● **TEXTAUSZUG**:
Simon Magus (auch Simon der Magier, Simon von Samarien oder Simon[1] von Gitta; † 65 in Rom) gilt als erster Häretiker der Kirche. Das Wenige, das über ihn bekannt ist, stammt aus christlichen Quellen, meist Polemiken gegen Gnostiker. Demzufolge war er ein Samaritaner, der von seinen Anhängern als „die große Kraft Gottes“ oder „Gott in menschlicher Gestalt“ (θεῖος ἀνήρ theios aner) verehrt wurde. Von seinem Namen ist der Begriff Simonie für Ämterkauf abgeleitet.

● **LISTE DER DATENSÄTZE**:
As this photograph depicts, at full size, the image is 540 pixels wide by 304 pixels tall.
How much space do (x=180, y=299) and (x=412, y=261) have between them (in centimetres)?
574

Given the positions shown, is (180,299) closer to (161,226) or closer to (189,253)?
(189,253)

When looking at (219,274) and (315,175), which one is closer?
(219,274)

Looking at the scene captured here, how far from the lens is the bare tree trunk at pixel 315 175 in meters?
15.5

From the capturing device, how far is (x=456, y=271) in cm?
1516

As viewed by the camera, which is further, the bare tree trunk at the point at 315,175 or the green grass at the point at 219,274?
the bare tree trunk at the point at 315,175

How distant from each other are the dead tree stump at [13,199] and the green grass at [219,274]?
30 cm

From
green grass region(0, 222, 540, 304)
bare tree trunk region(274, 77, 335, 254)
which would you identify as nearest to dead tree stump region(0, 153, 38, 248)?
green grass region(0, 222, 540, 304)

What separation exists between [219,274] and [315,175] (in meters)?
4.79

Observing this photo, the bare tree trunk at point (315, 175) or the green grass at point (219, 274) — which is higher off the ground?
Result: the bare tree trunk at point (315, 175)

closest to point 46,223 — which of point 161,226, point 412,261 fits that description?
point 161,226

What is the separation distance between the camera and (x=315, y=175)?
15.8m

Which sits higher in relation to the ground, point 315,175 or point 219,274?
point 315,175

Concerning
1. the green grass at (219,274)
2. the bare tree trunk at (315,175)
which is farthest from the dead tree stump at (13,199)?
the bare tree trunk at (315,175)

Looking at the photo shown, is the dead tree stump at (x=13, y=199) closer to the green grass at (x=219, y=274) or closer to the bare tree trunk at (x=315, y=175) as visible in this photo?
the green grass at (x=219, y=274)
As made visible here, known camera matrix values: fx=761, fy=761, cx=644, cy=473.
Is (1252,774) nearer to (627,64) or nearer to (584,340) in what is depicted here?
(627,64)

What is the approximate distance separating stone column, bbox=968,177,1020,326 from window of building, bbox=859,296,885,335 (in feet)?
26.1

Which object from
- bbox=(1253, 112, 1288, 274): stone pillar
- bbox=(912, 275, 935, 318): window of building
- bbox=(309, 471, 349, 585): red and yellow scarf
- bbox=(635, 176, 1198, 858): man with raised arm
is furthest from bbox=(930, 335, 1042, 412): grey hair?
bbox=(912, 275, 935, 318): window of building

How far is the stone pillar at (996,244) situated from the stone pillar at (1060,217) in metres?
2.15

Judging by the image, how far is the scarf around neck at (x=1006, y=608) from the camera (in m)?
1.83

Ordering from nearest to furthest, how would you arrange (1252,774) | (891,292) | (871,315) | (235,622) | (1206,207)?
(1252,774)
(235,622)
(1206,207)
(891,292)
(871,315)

● **ÜBUNGSAUFGABEN**:
A - Zitiere aus den Datensätzen die Zeilen von der Zeile mit „How far is the stone“ bis einschließlich der letzten Zeile der Datensätze, ohne etwas daran zu ändern.
B - Schreib den Text über Simon Magus im Anschluss an seinen letzten Satz weiter.
Der Text über Simon Magus und die Datensätze stammen aus voneinander unabhängigen Quellen.

● **LÖSUNGEN**:
A -
How far is the stone pillar at (996,244) situated from the stone pillar at (1060,217) in metres?
2.15

Judging by the image, how far is the scarf around neck at (x=1006, y=608) from the camera (in m)?
1.83

Ordering from nearest to furthest, how would you arrange (1252,774) | (891,292) | (871,315) | (235,622) | (1206,207)?
(1252,774)
(235,622)
(1206,207)
(891,292)
(871,315)

B -
Die Gestalt des Simon erscheint in der Apostelgeschichte, bei den Kirchenvätern (Irenäus, Justin der Märtyrer, Hippolyt von Rom) sowie in den apokryphen Petrusakten und den Pseudo-Klementinen. Dort werden so sehr unterschiedliche Bilder von ihm entworfen, dass fraglich ist, ob alle dieselbe Person meinen oder ob sein Name nur die Projektionsfläche für die Verurteilung abweichender theologischer Richtungen bildet. Die großkirchliche Literatur ist vor allem an Abgrenzung interessiert, so dass ihre Darstellung wahrscheinlich verzeichnend und polemisch ist.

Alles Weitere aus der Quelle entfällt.